Damian, on the other hand, has only ever learned to look at the world in terms of violence and power — first being trained by his mother to be a world-class criminal, and then by his father as a world-class crime fighter. There is no whimsy or optimism about Damian — it’s all about duking it out until the bitter end. He’s stony, he’s cocky, he’s insufferable, and, most importantly, he’s experienced. Becky Cloonan and Brenden Fletcher understand this better than pretty much any writer since Grant Morrison, and their characterization of Damian is a standout — all the more reason why his pairing with Maps is so perfect, and why he’d make such a great member of the cast in an ongoing capacity. The fact that he is already such a mystery-solving pro would make him the perfect foil for Olive and company — something to strive against, something to rise above to prove their mettle (especially since Damian was introduced in the pages of GA at a cross-purpose to Olive by stealing Millie Jane Cobblepot’s diary). Combine that with the need to keep his status as Robin a secret, as well as Olive’s complicated relationship with Batman, and there’s plenty of possibilities for great stories. While there are understandable, respectable reasons why these stories might never come to be — the Bat-editors may not want to spread Damian across titles this way, or Cloonan and Fletcher may feel the presence of an established, prominent Bat-character like Damian would stifle their own stories and characters — it still feels like a shame that there wasn’t at least a trade’s worth of material around this concept.
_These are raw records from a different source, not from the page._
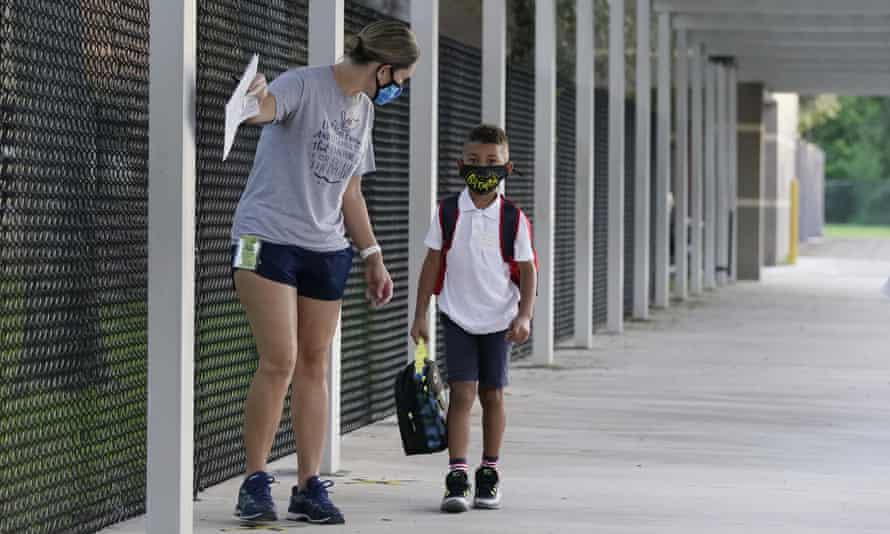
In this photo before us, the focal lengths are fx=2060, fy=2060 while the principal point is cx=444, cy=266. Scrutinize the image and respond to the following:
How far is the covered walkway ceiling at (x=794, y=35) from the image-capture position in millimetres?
21734

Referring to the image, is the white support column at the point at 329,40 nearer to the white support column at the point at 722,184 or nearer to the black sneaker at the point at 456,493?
the black sneaker at the point at 456,493

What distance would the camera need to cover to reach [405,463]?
8812mm

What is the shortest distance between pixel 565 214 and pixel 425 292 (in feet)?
33.3

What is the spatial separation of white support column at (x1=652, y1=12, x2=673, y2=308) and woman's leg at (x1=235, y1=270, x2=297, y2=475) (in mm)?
15364

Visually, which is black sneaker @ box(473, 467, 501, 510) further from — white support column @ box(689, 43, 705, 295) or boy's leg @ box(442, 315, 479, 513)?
white support column @ box(689, 43, 705, 295)

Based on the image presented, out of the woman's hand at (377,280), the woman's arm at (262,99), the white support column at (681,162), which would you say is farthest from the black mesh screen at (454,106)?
the white support column at (681,162)

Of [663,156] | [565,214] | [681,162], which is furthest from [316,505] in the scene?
[681,162]

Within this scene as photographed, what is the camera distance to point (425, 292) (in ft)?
24.6

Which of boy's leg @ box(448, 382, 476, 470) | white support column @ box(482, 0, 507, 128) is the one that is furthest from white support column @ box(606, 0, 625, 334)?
boy's leg @ box(448, 382, 476, 470)

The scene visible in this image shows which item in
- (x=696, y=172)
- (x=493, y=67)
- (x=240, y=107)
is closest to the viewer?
(x=240, y=107)

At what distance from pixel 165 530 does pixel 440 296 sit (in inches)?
66.0

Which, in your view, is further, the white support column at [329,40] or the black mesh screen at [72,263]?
the white support column at [329,40]

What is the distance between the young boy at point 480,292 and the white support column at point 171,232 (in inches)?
57.0

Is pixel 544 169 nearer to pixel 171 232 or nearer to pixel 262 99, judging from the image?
pixel 262 99
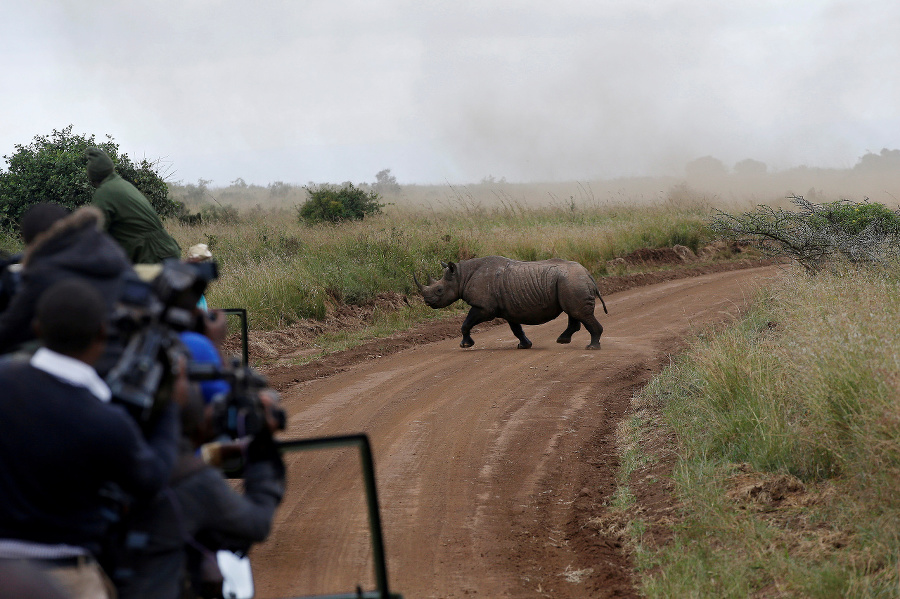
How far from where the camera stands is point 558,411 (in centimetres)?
900

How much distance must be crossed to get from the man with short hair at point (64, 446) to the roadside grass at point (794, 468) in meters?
3.13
As usual, the artwork brings a measure of excellence to the table equal to the script. While the idea of Karl Kerschl stepping away for even a single issue seems sacrilegious given how important his work has been to establishing the themes and style of the series, Mingjue Helen Chen makes a very worthy replacement. While her work is definitely more old-school Disney to Kerschl’s Saturday morning cartoon aesthetic (appropriate since she’s apparently Art Director at Paramount Animation), she still creates a very youthful, energetic world with just the right amount of danger.

Screenshot (7)

The weaknesses come in with matters of sequential storytelling. The gutter often doesn’t do its job of connecting panels together, certain characters are sometimes hard to differentiate, and there are several moments where the emotion the art should be expressing is not actually what it is expressing. All this can occasionally necessitate re-reading sections in order to take in their full meaning. That being said, Chen’s work does have it’s strengths. The composition of individual panels is roundly spectacular, even if they sometimes don’t cohere together, and she’s especially deft at utilizing shadow, and including blurriness to create the illusion of a camera lens’ focal length. This ends up delivering images that pop off the page and really come alive in ways little seen in the medium.

It’s a shame that Gotham Academy #7 seems to be a one-off because there is so much potential for Damian as a regular member of the cast. If you’re looking to get into Gotham Academy, this probably isn’t the place. The impetus for the story and the emotional beats rely on a familiarity with the characters that isn’t established here. You should go pick up the first six issues (and the excellent Endgame tie-in), and then race your way back. Because it’s well worth it.